The fundamental practicality of Swedish preschool education extends to the all-important matter of fees. American friends have told me harrowing tales of day care and preschool fees in the States, so I was astonished to learn that fees here are calculated according to household income, with a maximum fee of 1,260 kroner (about $200) per month per child.
As an art historian married to a musician, I was relieved by this discovery, particularly when I considered that the fee is nearly covered by the monthly allowance families receive for each child. The laws not only state that all families with parents that work or study should have access to preschool but also see to it, in concrete ways, that cost is not a discriminating factor. And though preschool is state subsidized and inexpensive, the quality of education remains intimate in scale; the recommended maximum ratio of students to teachers is 5 to 1.

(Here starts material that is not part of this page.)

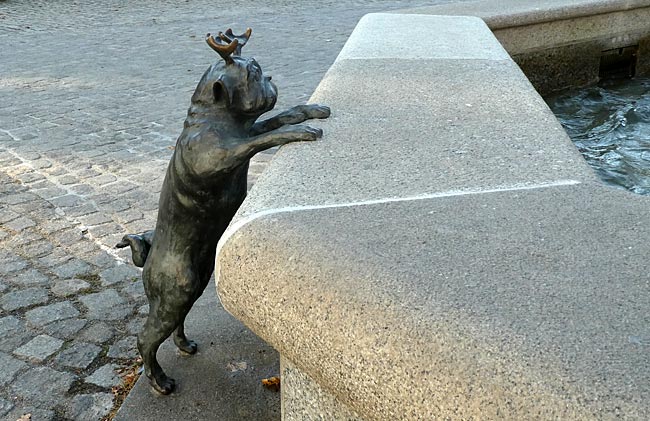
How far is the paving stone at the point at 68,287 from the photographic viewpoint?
3.74 meters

I like the concept of my children having more time just to be kids without the pressure of performance-based exercises and tests, though, as someone brought up in the thoroughly American, results-based approach to education as practiced in Minnesota, I don't know if I will ever be without some hesitation about the more relaxed style here in Stockholm. And yet, I can see that a system emphasizing the importance of family life through many months of parental leave, sick leave to care for an ill child, and shorter, less intense days at preschool sends a strong message to children that their needs and well-being are significant.
When I asked Lena Magnusson, my son's favorite teacher, to name the most important things she taught, she replied, "To be a good friend and to believe in their own abilities." This was not the answer I expected, yet I cannot think of two more important building blocks for the rest of my son's life.